A QUIET PASSION: she was unhappy and so are we

A QUIET PASSION
A QUIET PASSION

Cynthia Nixon plays the 19th Century American poet Emily Dickinson in the biopic A Quiet Passion.  Even though the Dickinson family was free-thinking for its era, Protestant New England society was severe as the women’s hairstyle.   As I watched these characters navigate their world, the words “forbidding” and “stern” kept coming to mind.  It was an age where the groom kisses his new bride on the cheek, and a euphoric outburst is “Reverend Wadsworth’s sermon took my breath away.”

That’s a bad time and place to be innovative or iconoclastic.  And a horrible time for a woman to seek recognition for her art.  The Quiet Passion’s Emily Dickinson is in a constant state of social rebellion and always unappreciated as a poet.

She clearly appreciates the sexism of the era and is enraged by the injustice.  She sees through the unnecessary constrictions of the religiosity of the day and is disgusted. Unfortunately, she also holds everyone to impossible standards.  She suffers emotionally, and then begins to suffer physically.  All of this makes her very unpleasant and difficult to live with.

Cynthia Nixon is a fine actress and vividly conveys Dickinson’s unhappiness.  Nixon, of course, is known for playing Miranda, by far the most interesting character in Sex in the City. Nixon gets to showcase her wit when Dickinson and her sister (Jennifer Ehle) repress laughter during a hilariously awkward tea with Reverend Wadsworth and his abstemious and anti-social wife.

All of the cast in A Quiet Passion is good, with the exception of the hammy Duncan Duff, who plays Dickinson’s brother, who apparently was known for tightening his brow and popping his eyes.  Catherine Bailey gets to sparkle as she pops off the wicked bon mots of Dickinson’s super ironic friend Vryling Buffam.

The British director Terence Davies is a critical favorite, and generously employs arty touches like static shots of long duration and the subjective view.  But I have never warmed to his films.

Davies often follows scenes from Dickinson’s life with a voice over of a Dickinson poem on the same subject.  So Dickinson’s poetry comments on Dickinson’s life.  The problem is that The Quiet Passion is a daisy chain of unlinked anecdotes.  For a linear story, the whole thing is distractingly disjointed.

The Quiet Passion is a dreary and ponderous film.  I was actually rooting for Emily to die so the movie would be over.

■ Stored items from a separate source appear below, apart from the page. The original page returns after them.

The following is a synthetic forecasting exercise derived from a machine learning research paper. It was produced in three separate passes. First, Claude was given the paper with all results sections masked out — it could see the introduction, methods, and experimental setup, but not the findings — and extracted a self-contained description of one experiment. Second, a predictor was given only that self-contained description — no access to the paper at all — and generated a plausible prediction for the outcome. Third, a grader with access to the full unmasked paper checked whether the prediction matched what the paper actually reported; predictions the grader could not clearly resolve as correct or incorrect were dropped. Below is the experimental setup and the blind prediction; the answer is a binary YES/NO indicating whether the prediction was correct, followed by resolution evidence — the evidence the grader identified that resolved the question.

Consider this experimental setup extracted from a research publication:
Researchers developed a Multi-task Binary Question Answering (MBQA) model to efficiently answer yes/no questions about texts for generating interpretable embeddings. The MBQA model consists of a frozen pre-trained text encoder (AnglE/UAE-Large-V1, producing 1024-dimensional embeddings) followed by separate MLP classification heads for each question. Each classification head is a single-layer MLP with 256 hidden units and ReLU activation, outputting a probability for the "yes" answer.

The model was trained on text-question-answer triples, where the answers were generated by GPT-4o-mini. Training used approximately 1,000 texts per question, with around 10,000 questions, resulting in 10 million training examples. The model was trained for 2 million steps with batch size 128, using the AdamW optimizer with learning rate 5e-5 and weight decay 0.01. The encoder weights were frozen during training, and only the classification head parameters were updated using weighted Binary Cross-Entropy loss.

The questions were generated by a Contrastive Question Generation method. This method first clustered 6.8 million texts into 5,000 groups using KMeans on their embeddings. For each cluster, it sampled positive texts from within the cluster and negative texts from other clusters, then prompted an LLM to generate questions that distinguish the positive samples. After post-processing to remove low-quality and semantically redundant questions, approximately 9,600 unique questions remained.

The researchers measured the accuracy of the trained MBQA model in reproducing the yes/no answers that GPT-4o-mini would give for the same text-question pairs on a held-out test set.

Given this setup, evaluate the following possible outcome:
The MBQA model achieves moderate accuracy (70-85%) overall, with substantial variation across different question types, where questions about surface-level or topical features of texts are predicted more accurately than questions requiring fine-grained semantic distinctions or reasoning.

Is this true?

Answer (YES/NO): NO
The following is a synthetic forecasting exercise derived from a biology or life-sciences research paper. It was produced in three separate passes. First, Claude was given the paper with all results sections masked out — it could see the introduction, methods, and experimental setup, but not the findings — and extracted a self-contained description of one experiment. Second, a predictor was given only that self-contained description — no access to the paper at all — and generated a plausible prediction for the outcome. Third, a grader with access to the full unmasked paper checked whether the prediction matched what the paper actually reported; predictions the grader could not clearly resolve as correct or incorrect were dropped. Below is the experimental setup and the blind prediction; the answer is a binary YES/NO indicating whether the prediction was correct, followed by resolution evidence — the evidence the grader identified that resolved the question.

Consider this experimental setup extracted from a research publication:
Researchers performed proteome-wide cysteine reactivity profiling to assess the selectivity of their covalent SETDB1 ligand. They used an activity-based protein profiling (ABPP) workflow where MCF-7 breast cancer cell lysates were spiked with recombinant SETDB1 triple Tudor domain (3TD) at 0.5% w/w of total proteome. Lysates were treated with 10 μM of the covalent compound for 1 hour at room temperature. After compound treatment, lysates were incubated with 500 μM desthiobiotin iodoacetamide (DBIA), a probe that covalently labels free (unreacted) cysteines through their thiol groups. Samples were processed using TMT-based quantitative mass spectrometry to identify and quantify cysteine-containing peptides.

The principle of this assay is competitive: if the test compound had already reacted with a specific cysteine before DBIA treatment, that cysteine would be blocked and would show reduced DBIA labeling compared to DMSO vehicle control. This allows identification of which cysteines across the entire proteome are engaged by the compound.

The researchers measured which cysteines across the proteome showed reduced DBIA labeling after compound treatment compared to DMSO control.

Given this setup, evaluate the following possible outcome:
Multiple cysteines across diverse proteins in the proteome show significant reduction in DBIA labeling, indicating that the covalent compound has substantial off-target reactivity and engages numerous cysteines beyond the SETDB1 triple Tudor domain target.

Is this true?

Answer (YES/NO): NO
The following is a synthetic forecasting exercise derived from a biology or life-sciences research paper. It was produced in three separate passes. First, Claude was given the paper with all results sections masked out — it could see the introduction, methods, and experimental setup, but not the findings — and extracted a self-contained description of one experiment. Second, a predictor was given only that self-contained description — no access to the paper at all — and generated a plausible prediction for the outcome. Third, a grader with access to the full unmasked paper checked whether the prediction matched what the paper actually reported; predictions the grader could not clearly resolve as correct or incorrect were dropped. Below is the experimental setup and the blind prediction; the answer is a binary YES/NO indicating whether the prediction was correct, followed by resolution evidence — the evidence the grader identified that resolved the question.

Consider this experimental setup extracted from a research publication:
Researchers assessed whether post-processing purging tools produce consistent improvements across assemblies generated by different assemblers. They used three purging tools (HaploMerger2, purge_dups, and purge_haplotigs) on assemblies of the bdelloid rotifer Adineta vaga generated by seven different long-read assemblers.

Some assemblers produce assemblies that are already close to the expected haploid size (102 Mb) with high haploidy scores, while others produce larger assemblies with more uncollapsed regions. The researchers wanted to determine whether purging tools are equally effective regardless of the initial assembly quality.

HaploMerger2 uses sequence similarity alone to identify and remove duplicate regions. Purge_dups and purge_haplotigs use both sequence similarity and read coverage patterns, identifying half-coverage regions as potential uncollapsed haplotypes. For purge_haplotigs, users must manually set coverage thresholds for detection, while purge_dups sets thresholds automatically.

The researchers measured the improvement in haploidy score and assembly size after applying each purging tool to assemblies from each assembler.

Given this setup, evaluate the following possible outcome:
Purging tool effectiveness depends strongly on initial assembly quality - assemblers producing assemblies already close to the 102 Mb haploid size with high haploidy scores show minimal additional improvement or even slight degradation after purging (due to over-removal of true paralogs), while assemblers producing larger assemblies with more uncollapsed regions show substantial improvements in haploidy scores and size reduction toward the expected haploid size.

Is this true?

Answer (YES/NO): YES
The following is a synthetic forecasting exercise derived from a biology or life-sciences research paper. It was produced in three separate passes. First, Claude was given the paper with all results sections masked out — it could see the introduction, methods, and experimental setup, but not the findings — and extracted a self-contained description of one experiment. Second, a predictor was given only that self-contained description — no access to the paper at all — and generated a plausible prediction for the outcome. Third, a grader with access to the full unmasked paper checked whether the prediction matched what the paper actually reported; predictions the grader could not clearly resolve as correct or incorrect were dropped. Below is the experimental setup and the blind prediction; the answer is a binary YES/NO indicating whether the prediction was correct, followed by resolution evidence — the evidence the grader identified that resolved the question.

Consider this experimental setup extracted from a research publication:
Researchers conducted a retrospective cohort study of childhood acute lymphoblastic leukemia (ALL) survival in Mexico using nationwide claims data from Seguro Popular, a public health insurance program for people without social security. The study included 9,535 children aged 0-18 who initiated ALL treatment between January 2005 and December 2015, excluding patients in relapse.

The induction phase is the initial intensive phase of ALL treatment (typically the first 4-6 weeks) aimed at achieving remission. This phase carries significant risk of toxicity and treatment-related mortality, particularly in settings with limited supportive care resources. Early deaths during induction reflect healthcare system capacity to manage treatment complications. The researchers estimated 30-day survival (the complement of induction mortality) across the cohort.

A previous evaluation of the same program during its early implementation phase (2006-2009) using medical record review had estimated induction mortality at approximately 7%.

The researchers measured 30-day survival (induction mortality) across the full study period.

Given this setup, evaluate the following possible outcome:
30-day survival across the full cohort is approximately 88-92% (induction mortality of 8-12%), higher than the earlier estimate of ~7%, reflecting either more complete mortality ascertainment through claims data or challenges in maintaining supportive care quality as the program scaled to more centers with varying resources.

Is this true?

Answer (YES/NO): NO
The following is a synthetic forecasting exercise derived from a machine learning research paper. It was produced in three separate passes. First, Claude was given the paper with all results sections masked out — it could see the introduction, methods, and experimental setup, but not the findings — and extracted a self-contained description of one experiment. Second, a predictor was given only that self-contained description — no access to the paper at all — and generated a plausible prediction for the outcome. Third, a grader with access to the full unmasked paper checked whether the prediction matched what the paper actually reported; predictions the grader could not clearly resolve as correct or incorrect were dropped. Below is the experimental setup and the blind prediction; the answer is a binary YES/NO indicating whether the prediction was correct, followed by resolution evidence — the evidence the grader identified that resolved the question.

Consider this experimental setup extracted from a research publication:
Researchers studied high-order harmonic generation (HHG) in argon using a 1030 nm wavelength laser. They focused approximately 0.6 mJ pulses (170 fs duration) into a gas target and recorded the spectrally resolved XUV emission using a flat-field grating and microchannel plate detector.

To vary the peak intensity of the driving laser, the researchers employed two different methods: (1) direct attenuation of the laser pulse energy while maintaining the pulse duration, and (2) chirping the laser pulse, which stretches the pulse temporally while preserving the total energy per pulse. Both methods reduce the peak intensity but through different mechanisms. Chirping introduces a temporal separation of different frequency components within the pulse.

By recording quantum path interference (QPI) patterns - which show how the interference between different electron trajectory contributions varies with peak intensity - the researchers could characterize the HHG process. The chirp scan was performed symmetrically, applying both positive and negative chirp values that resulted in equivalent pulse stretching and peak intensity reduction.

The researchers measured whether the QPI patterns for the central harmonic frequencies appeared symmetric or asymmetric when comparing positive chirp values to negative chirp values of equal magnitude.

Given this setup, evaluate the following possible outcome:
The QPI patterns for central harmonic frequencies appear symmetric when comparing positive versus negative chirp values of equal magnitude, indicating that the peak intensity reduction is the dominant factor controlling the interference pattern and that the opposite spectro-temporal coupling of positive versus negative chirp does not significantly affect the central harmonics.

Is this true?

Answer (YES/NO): YES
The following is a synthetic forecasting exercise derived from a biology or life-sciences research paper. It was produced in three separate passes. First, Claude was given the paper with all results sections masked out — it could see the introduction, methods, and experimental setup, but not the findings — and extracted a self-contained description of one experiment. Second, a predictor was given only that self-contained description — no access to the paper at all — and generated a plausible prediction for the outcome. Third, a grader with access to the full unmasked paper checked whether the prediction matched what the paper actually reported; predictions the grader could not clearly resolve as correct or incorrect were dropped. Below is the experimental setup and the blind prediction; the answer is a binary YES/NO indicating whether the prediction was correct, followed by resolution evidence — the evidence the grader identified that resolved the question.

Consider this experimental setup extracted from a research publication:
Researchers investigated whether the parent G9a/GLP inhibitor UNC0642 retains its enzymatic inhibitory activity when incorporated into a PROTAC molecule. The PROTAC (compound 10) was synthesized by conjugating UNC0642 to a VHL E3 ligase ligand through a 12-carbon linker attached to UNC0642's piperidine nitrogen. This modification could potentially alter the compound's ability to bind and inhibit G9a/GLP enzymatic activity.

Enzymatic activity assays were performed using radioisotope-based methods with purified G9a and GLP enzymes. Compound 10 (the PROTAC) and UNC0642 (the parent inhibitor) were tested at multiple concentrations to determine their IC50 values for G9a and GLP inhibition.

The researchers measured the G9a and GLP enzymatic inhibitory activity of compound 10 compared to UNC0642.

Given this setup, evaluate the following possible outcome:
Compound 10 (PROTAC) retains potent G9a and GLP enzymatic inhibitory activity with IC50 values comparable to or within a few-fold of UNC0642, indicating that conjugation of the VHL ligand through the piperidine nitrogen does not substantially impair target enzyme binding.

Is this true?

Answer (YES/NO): YES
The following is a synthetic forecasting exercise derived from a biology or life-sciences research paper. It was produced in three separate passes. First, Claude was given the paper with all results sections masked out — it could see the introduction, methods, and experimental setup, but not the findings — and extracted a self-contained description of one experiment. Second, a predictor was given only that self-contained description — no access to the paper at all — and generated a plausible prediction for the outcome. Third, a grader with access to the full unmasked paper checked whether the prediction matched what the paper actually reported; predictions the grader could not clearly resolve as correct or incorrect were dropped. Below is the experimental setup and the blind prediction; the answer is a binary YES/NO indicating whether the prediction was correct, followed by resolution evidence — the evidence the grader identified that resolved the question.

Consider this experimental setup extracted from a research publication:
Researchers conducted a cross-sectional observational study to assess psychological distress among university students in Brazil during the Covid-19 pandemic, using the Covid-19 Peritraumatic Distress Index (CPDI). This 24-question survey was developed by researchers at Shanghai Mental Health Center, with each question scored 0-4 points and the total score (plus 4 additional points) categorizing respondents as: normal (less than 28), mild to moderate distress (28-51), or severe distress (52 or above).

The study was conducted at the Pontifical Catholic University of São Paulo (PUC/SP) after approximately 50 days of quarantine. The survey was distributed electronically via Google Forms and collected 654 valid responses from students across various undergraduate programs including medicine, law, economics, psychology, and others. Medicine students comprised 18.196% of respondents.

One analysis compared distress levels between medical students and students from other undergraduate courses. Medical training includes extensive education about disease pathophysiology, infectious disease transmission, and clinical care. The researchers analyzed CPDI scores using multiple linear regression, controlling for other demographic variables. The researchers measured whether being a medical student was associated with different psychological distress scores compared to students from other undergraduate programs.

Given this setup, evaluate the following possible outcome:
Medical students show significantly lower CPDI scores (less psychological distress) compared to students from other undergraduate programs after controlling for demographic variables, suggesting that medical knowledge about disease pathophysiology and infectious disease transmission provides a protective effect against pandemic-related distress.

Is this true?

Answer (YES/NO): YES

The Deep Blue Sea: a woman who loves too much

Simon Russell Beale and Rachel Weisz in THE DEEP BLUE SEA

In The Deep Blue Sea, an ordinary love triangle becomes a profound tragedy.   A woman (Rachel Weisz) leaves her affluent and prestigious older husband (Simon Russell Beale) for a younger man (Tom Hiddleston) who is more vital, but aimless, troubled and unreliable.  The younger man cannot match her love for him.

The fling is doomed.  The tragedy is that she knows it, but cannot help herself.  As with many addictions, her passion for him drives her to do what she knows is self-destructive.

The story is set is grim post-war London and director Terence Davies  vividly paints the period and place.

One magically evocative scene takes place in an underground station serving as a bomb shelter during the Blitz.  A man sings Molly Malone in a plaintive tenor, with his fellow Londoners joining at the chorus, as the camera slowly pans the train platform filled with people waiting out the raid.  In another scene, a pub is filled with singing patrons.   Everyone is having fun, sharing a moment of trivial conviviality, but Rachel Weisz is looking at her lover and having a moment of profound feeling.

Weisz is excellent, and all of her scenes with Beale are especially searing.  The Deep Blue Sea is well-crafted and deeply, deeply sad.